TASK TO CARRY OUT:
Everything from the line containing "As this snapshot" down to the last line of the entries below must be transcribed exactly, and nothing else.

EXERCISE INPUT:
** begin **
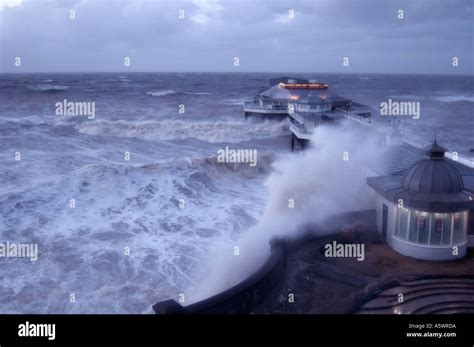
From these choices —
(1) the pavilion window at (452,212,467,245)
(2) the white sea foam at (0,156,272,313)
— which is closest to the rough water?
(2) the white sea foam at (0,156,272,313)

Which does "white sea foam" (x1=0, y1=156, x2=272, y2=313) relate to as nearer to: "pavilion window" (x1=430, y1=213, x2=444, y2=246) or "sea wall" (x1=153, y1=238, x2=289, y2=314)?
"sea wall" (x1=153, y1=238, x2=289, y2=314)

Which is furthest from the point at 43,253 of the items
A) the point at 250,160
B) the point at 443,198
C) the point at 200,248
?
the point at 250,160

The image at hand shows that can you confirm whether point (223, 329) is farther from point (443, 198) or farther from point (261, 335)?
point (443, 198)

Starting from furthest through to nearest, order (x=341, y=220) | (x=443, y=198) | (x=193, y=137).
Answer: (x=193, y=137) → (x=341, y=220) → (x=443, y=198)

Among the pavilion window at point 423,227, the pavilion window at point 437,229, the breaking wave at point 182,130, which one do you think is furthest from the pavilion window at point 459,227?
the breaking wave at point 182,130

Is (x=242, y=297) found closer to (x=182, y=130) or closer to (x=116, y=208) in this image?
(x=116, y=208)
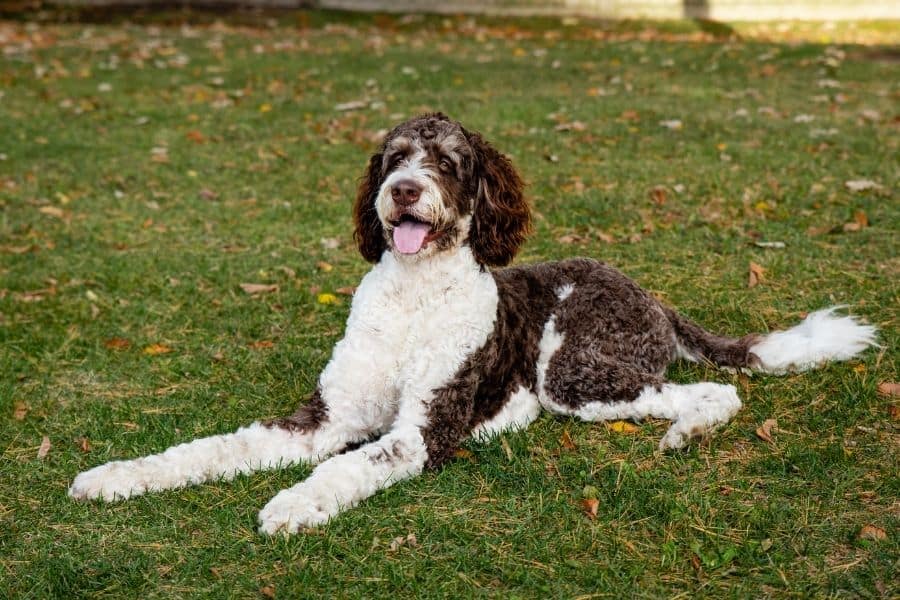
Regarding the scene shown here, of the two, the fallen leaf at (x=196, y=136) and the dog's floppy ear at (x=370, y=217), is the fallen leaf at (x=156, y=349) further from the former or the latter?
the fallen leaf at (x=196, y=136)

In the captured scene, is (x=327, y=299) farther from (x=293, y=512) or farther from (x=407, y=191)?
(x=293, y=512)

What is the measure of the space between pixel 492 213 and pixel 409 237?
52cm

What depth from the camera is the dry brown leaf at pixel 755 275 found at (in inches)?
262

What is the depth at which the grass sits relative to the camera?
12.0 feet

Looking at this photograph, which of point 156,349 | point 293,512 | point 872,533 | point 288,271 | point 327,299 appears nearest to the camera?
point 872,533

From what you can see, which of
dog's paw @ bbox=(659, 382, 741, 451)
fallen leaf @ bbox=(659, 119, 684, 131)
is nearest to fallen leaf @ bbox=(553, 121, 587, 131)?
fallen leaf @ bbox=(659, 119, 684, 131)

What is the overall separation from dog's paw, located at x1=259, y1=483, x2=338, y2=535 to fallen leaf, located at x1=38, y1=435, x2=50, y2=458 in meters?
1.49

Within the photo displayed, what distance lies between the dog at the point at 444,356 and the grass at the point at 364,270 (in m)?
0.13

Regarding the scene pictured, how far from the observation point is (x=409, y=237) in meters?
4.35

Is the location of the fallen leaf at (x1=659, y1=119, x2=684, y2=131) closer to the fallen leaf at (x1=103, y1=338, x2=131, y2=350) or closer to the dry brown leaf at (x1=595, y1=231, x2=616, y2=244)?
the dry brown leaf at (x1=595, y1=231, x2=616, y2=244)

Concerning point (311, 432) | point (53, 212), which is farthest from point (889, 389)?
A: point (53, 212)

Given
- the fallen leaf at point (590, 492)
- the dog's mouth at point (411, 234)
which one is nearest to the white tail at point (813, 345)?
the fallen leaf at point (590, 492)

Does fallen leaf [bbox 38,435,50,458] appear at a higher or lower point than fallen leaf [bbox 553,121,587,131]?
lower

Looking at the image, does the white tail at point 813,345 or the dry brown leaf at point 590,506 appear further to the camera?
the white tail at point 813,345
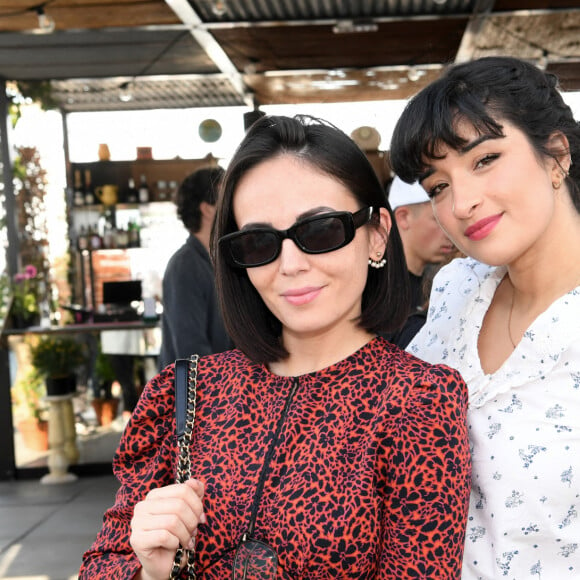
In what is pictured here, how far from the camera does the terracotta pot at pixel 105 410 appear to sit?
6.80m

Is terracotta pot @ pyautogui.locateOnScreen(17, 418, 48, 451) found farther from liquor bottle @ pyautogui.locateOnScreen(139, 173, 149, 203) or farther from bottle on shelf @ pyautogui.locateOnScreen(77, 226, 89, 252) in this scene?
liquor bottle @ pyautogui.locateOnScreen(139, 173, 149, 203)

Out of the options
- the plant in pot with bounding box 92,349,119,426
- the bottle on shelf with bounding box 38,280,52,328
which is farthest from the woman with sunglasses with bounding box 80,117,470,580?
the bottle on shelf with bounding box 38,280,52,328

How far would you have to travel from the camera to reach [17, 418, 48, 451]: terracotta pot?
6734mm

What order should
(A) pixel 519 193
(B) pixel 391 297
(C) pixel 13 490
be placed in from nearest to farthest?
(A) pixel 519 193 → (B) pixel 391 297 → (C) pixel 13 490

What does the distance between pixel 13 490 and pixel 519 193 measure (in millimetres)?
6006

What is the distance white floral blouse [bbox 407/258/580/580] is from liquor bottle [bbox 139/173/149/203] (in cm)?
698

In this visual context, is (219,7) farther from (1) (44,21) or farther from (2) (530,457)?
(2) (530,457)

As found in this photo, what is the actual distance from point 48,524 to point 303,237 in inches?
191

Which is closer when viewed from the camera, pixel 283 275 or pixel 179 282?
pixel 283 275

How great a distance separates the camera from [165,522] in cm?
124

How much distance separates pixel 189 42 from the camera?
21.8ft

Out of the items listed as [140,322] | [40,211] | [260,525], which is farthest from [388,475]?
[40,211]

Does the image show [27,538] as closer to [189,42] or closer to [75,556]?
[75,556]

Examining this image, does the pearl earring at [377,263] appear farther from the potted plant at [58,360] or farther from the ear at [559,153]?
the potted plant at [58,360]
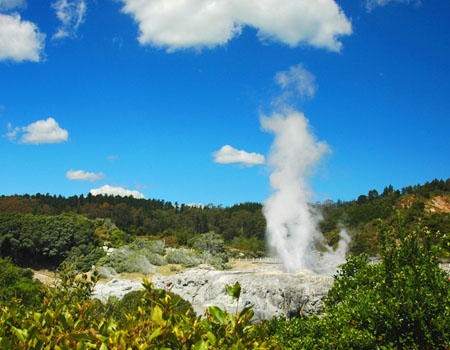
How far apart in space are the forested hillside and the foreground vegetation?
842 inches

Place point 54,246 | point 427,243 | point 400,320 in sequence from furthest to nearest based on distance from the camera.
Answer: point 54,246 → point 427,243 → point 400,320

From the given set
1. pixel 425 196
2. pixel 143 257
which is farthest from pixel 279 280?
pixel 425 196

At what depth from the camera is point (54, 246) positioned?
39.5m

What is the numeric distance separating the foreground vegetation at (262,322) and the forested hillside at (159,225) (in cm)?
2138

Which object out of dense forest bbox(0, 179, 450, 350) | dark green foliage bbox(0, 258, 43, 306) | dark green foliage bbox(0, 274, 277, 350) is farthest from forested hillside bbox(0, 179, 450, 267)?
dark green foliage bbox(0, 274, 277, 350)

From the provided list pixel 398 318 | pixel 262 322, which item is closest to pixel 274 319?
pixel 398 318

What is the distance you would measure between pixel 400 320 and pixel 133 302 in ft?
34.7

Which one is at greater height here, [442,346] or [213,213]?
[213,213]

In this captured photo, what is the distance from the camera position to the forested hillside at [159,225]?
3850 centimetres

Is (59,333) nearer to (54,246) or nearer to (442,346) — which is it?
(442,346)

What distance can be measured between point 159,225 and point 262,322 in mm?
72272

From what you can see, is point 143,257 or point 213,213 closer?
point 143,257

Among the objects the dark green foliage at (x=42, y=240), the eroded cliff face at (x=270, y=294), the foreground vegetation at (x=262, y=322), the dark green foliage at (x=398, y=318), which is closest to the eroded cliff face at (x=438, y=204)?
the eroded cliff face at (x=270, y=294)

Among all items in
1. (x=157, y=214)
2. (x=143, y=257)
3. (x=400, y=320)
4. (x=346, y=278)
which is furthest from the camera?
(x=157, y=214)
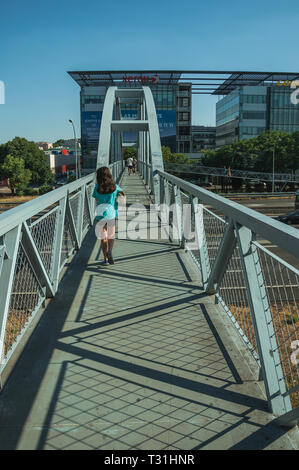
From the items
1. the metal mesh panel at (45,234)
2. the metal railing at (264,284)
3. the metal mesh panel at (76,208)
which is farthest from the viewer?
the metal mesh panel at (76,208)

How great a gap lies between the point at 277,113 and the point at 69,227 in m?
71.7

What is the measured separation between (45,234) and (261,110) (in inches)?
2821

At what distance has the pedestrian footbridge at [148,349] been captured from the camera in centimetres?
204

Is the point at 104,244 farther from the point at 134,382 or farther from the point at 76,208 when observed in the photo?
the point at 134,382

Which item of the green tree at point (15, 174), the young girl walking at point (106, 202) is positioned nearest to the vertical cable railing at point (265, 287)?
the young girl walking at point (106, 202)

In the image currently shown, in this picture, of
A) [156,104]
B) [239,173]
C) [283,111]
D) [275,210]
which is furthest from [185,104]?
[275,210]

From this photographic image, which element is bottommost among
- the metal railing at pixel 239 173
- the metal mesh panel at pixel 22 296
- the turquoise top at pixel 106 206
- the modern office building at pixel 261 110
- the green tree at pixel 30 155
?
the metal mesh panel at pixel 22 296

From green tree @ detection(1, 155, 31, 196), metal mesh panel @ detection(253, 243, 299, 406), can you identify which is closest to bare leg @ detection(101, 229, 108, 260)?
metal mesh panel @ detection(253, 243, 299, 406)

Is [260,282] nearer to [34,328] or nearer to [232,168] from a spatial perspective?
[34,328]

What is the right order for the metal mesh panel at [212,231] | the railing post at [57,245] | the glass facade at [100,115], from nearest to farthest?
the metal mesh panel at [212,231]
the railing post at [57,245]
the glass facade at [100,115]

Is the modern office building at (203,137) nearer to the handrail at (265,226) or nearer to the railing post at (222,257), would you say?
the railing post at (222,257)

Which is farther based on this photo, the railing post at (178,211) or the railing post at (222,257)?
the railing post at (178,211)

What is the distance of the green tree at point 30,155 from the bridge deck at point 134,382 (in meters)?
73.3

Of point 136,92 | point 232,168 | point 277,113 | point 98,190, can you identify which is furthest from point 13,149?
point 98,190
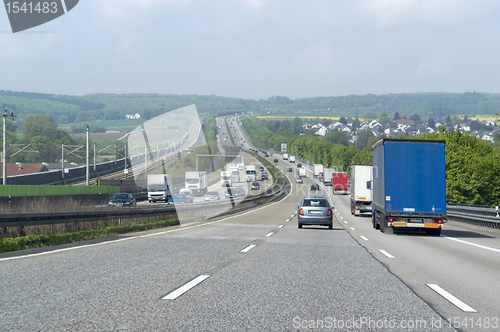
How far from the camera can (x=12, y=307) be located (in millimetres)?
6359

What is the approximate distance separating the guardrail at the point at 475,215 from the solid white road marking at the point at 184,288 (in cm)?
2018

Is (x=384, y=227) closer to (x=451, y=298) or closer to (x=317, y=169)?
(x=451, y=298)

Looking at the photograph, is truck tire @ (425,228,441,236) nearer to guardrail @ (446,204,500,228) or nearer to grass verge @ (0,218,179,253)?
guardrail @ (446,204,500,228)

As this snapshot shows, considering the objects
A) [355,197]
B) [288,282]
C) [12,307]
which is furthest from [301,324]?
[355,197]

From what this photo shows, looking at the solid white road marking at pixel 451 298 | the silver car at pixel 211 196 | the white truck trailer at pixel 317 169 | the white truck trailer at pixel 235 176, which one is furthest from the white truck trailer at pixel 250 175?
the solid white road marking at pixel 451 298

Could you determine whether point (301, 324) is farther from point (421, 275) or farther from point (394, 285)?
point (421, 275)

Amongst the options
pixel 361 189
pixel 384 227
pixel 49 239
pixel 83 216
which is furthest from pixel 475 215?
pixel 49 239

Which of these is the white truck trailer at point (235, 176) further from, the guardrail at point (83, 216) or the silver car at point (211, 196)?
the guardrail at point (83, 216)

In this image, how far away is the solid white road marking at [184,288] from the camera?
7051 mm

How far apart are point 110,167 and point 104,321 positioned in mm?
84380

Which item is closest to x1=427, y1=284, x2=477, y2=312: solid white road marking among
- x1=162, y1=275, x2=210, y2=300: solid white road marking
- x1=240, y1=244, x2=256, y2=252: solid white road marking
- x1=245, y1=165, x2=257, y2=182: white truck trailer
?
x1=162, y1=275, x2=210, y2=300: solid white road marking

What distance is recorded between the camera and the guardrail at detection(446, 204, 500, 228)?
86.6ft

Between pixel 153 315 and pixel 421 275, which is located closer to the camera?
pixel 153 315

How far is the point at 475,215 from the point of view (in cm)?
2942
** end **
FINISHED ANSWER:
As this snapshot shows, considering the objects
A) [355,197]
B) [288,282]
C) [12,307]
which is furthest from [301,324]?
[355,197]

From what this photo shows, looking at the solid white road marking at pixel 451 298 | the silver car at pixel 211 196 | the white truck trailer at pixel 317 169 | the white truck trailer at pixel 235 176, which one is furthest from the white truck trailer at pixel 250 175?
the solid white road marking at pixel 451 298

Could you determine whether point (301, 324) is farther from point (421, 275) or farther from point (394, 285)?
point (421, 275)

Amongst the options
pixel 361 189
pixel 384 227
pixel 49 239
pixel 83 216
which is furthest from pixel 475 215?
pixel 49 239

Which of these is the white truck trailer at point (235, 176) further from, the guardrail at point (83, 216) or the silver car at point (211, 196)?
the guardrail at point (83, 216)

In this image, how far away is the solid white road marking at [184,288] from the camera?
7051 mm

How far apart are point 110,167 and point 104,321 positioned in mm?
84380

Which item is closest to x1=427, y1=284, x2=477, y2=312: solid white road marking among
- x1=162, y1=275, x2=210, y2=300: solid white road marking
- x1=240, y1=244, x2=256, y2=252: solid white road marking
- x1=245, y1=165, x2=257, y2=182: white truck trailer
?
x1=162, y1=275, x2=210, y2=300: solid white road marking

What distance is recorded between the camera and the guardrail at detection(446, 204, 500, 228)?
86.6ft

Between pixel 153 315 and pixel 421 275, which is located closer to the camera?
pixel 153 315

How far is the point at 475,215 from the point of view (in cm)?
2942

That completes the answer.